● PROBLEM TO WORK ON
Copy out the lines of the records from the line containing "When presented with" to the line containing "4.80 metres", keeping both of those lines and changing nothing.

● INPUT
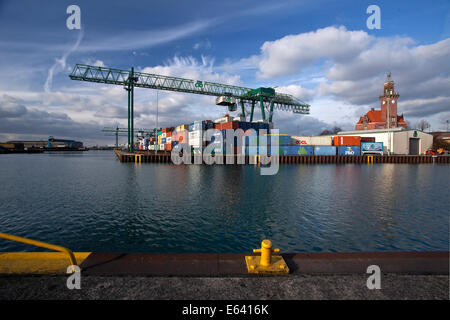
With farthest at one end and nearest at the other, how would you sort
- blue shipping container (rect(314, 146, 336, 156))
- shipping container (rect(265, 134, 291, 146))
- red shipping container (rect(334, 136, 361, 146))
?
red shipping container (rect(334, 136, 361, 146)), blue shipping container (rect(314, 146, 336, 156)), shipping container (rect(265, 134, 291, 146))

---

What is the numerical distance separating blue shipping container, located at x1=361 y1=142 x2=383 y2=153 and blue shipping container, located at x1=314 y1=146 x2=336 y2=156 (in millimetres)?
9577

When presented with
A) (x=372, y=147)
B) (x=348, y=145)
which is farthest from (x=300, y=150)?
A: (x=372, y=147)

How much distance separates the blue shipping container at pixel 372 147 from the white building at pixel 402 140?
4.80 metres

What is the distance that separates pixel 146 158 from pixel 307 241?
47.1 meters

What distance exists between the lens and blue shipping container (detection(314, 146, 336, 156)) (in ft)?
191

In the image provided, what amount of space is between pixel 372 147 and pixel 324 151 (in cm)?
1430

---

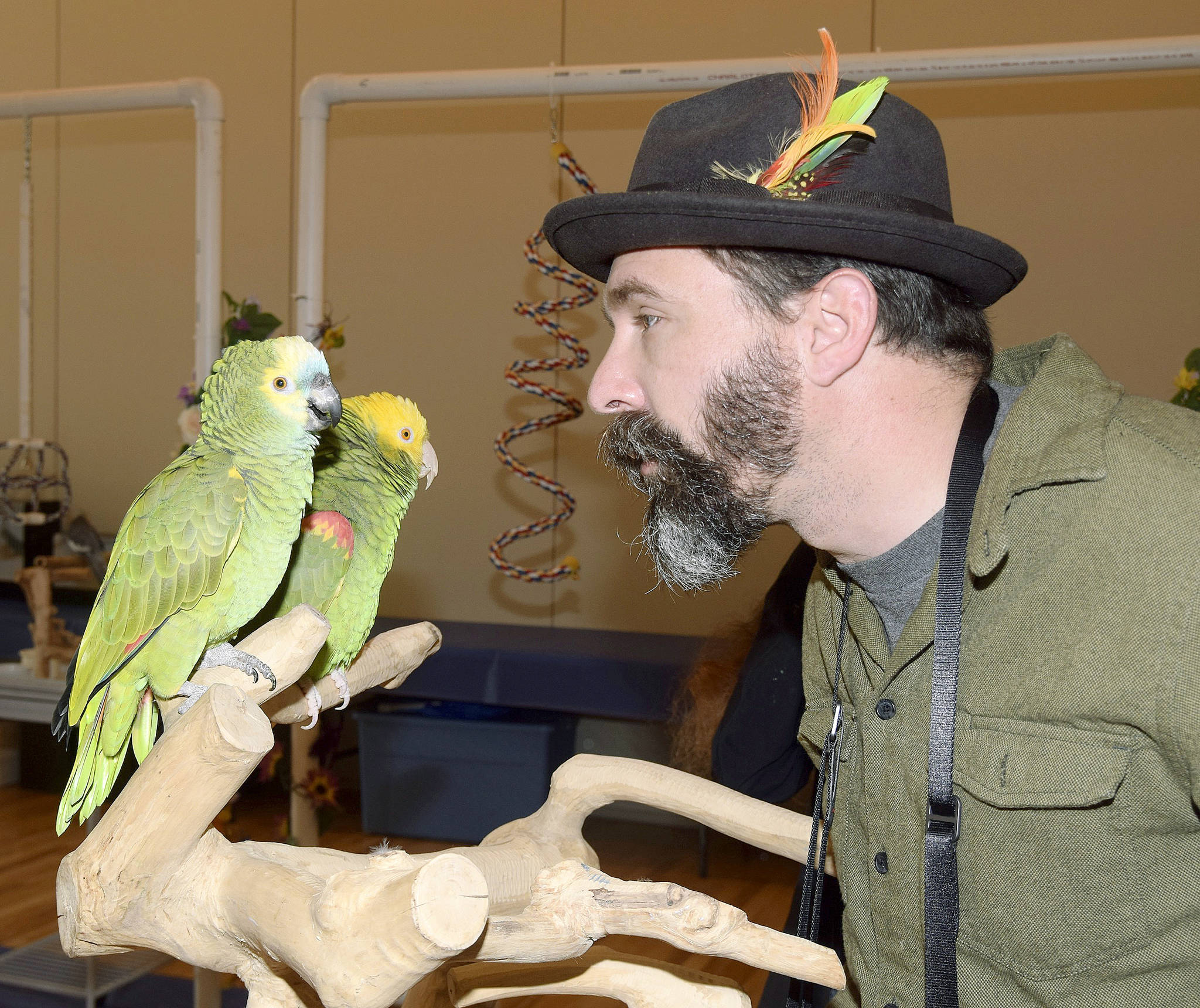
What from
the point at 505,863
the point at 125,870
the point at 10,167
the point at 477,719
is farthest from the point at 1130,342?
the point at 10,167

● REPLY
When presented with
A) (x=372, y=147)
B) (x=348, y=145)
which is farthest from (x=300, y=150)?
A: (x=372, y=147)

How much distance separates the blue shipping container at pixel 372 147 from the white building at pixel 402 140?
4.80 metres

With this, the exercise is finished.